Bonus: Google did pay a nice tribute to the Konami code with its controller. Type in the code () to the stadia.com website for a surprise.
2. Big breaking news: The EU has fined Google €1.49 billion for “abusive practices in online advertising” (EU): “Google has cemented its dominance in online search adverts and shielded itself from competitive pressure by imposing anti-competitive contractual restrictions on third-party websites. This is illegal under EU anti-true rules … The misconduct lasted over 10 years.”
3. Disney moves from behemoth to colossus with the closing of 21st Century Fox deal, for $71.3 billion (NY Times). A Hollywood monster rises.

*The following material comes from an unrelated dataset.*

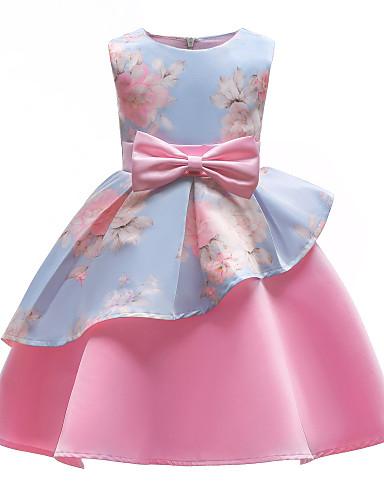 preiswerte Kinder Mode Kollektion Ausverkauf-Kinder Mädchen Party Party Blumen Schleife Druck Ärmellos Kleid Rosa / Baumwolle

4. Apple released an iMac refresh for both its 4K and 5K models. That’s useful if you really wanted an iMac, but Apple leaving a completely outdated 5400RPM HDD as the default is terrible (MacRumors). If you’re going to buy one, you absolutely must pay $200 for an SSD upgrade. Also, expect more Apple device updates this week.
5. Apple’s MacBook ‘Flexgate’ is real, and Apple should acknowledge it (The Verge).
6. Dell XPS 13 2019 review (CNET): “It’s finally happened. With the 2019 revision, I’ve finally run out things to complain about…”
7. Samsung Galaxy A50 review: Samsung’s best mid-ranger in years (AA).
8. NVIDIA AI turns crude doodles into photorealistic landscapes (Engadget).
9. Collecting samples from Asteroid Bennu may be harder than NASA realized, new findings suggest (Gizmodo).
10. Here’s a “brief, scientific guide” to the first day of spring (Vox).
11. If a body rejects an organ transplant, can that organ be used for someone else, or is it no longer usable? (r/askscience).